O lançamento ajudado organização de Espinoza um fundo de emergência para trabalhadores como Salvador Morales para receber $400 em um cartão de dinheiro. Terça-feira à tarde, o fundo teve sobre $130.000, amparado por grandes doações das fundações e de uma campanha de GoFundMe. Mas não é bastante para acomodar o grande número de pessoas que se aplicou para o auxílio.

Outras organizações através de Califórnia e dos E.U. igualmente estão aumentando o dinheiro para os imigrantes que não qualificam para benefícios públicos, incluindo o fundo e o Pasadena Francisco-baseados San do recurso da missão, Califórnia-basearam a rede de organização do trabalhador ao dia nacional.

Em terça-feira, Califórnia Gov. Gavin Newsom disse que auxílio estatal para imigrantes indocumentados “está sendo considerado,” mas igualmente moldou a dúvida nos últimos dias sobre poder pagar por qualquer coisa além das funções básicas do governo no meio de uma crise financeira crescente.

Para os vendedores imigrantes que são cidadãos dos E.U., a situação é difícil mas não bastante como extremo.

Jose Rivera, 70, que operou um florista próximo Los Angeles do centro por 37 anos, vendia o último de seus ramalhetes com a ajuda de sua sobrinha em um passeio virtualmente vazio um dia na semana passada. Porque o mercado por atacado onde compra suas flores tinha fechado já, planeou parar de trabalhar e ir em casa uma vez que tinha vendido seu estoque restante.

Rivera não pode ter recursos para o aluguel $2.000 para sua montra porque sua renda evaporou nas últimas semanas. Mas é esperançoso ele obterá uma verificação do estímulo e esse dos empréstimos comerciais pequenos que o governo federal autorizou.

“Eu tenho esperanças,” disse. “Eu pago impostos.”

Enquanto os negócios do tijolo-e-almofariz se fecham, alguns trabalhadores despedidos estão girando para o passeio que vende pela primeira vez.

Marlon Castro, 35, ganhado $550 um a semana em um barbeiro do parque de Huntington até que perder seu trabalho no mês passado. Disse que fará seu aluguel de abril mas é incerto ele poderá fazer em maio o mesmos.

Tentou ficar home depois que o barbeiro o deixou ir, para fazer sua parte para retardar a propagação do vírus. Mas Castro, que é indocumentado, realizou rapidamente que não poderia fazer aquele porque apoia seus filho e família extensa dos anos de idade 10 na Guatemala. Assim começou a vender as máscaras em um passeio de Koreatown para $3 cada, ao vestir um ele mesmo da tela.

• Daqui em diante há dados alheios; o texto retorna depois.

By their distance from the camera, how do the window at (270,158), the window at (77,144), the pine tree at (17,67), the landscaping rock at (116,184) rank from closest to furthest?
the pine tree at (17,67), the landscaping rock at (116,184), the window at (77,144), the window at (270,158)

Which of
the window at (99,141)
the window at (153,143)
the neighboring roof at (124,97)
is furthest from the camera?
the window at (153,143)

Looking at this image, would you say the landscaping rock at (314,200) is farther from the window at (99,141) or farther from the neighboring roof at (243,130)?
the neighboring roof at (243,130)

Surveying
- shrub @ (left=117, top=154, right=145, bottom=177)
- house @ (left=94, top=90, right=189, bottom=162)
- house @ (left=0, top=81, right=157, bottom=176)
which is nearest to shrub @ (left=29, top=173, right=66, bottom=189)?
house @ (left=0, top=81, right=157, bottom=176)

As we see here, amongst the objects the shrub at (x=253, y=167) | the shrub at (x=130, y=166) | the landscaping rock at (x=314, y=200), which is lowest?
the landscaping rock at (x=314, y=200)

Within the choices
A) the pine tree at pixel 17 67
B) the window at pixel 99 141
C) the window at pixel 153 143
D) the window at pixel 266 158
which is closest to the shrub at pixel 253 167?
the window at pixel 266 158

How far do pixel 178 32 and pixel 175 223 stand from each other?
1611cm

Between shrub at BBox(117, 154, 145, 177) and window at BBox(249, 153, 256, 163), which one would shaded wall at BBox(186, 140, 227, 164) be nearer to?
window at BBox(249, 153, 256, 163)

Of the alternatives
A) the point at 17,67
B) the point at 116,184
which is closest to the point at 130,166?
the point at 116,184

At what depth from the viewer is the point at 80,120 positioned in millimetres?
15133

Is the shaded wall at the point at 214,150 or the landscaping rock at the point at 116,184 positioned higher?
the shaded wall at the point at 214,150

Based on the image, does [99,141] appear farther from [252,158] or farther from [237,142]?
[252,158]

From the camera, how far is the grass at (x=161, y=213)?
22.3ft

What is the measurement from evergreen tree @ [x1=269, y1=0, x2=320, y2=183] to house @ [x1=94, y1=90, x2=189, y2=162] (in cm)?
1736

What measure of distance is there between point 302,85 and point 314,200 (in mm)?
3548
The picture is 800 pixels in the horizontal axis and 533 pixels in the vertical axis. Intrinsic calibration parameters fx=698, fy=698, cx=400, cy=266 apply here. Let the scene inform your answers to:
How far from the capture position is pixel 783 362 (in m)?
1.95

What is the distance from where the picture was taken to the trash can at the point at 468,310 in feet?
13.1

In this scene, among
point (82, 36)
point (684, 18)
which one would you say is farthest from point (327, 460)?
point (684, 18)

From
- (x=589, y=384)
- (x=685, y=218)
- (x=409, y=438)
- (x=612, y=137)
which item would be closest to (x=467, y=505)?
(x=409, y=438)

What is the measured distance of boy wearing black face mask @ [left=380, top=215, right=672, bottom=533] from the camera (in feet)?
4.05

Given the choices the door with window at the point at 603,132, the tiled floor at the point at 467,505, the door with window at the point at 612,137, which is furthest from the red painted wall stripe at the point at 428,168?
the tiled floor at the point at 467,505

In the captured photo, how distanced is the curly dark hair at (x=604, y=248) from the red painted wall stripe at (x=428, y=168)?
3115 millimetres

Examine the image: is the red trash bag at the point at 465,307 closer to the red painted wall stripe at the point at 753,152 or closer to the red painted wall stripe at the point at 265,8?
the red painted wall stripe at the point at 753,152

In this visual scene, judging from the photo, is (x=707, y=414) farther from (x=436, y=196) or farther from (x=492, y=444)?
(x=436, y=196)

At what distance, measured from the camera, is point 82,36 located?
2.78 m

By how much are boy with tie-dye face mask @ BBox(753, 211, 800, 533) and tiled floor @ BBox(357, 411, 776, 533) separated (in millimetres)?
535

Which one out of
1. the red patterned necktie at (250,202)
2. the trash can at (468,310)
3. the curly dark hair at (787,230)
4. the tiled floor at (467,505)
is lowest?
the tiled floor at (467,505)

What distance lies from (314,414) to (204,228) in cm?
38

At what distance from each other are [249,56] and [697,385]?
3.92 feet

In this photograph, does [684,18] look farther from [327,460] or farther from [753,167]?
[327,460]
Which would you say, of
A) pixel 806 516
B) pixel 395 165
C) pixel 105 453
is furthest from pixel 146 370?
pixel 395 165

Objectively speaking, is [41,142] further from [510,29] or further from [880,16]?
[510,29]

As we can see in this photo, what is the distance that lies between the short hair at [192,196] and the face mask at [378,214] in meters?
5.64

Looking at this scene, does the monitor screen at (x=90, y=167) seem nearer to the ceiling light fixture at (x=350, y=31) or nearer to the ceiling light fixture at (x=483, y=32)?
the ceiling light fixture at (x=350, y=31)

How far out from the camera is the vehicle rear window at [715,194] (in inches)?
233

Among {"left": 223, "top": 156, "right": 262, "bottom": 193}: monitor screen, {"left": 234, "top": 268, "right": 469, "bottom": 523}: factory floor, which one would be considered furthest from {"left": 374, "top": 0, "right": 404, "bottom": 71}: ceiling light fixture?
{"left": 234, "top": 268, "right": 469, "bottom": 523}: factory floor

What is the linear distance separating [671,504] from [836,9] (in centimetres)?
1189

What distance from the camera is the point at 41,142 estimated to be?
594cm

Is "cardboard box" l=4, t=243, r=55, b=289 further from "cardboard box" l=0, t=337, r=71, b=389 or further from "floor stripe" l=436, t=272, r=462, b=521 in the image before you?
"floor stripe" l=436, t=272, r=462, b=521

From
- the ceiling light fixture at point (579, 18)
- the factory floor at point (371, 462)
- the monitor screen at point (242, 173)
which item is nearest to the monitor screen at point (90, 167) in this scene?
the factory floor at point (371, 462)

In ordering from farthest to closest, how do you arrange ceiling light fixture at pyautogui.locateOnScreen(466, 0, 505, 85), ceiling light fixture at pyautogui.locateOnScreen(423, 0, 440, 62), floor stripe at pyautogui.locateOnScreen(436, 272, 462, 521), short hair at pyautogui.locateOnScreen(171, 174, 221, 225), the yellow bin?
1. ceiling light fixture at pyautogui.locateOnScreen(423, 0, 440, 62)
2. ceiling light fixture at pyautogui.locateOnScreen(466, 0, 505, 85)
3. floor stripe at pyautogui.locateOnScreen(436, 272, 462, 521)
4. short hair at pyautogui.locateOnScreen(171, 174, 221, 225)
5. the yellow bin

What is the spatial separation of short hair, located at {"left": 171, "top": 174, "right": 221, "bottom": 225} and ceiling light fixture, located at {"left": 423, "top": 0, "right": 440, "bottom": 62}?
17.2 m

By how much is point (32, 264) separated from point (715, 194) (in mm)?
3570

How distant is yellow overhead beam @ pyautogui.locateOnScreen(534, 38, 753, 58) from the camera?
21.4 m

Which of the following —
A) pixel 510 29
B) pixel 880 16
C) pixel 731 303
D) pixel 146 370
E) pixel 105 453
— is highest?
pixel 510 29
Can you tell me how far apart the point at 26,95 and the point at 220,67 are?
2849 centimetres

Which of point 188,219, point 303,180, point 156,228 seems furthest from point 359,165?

Próximo ereto uma paragem do autocarro quarta-feira passada, Castro fez um negócio vivo, apenas algumas horas antes que o prefeito Eric Garcetti de Los Angeles recomendou todas as cobertas da face de pano do desgaste dos Angelenos fora impedir a propagação do vírus pelos povos que não podem saber que o têm.

“Eu estou vendendo estes a bom preço, para ajudar também minha comunidade,” Castro disse. “Eu sei que eu estou arriscando minha vida, mas eu não estou receoso porque o senhor é comigo.”

Mas disse que sua família era triste que tem que estar no passeio, e dizem-lhe constantemente para tomar dsi mesmo. Pediu para contemplar seu futuro, Castro rasgou acima.

“Eu fui aqui por 18 anos e nada como este aconteceu nunca antes,” disse. “Mas nós não estamos indo dar acima a esperança.”

Notícia da saúde de KaiserEste artigo foi reimprimido de khn.org com autorização da fundação de Henry J. Kaiser Família. A notícia da saúde de Kaiser, um serviço noticioso editorial independente, é um programa da fundação da família de Kaiser, uma organização de investigação nonpartisan da política dos cuidados médicos unaffiliated com Kaiser Permanente.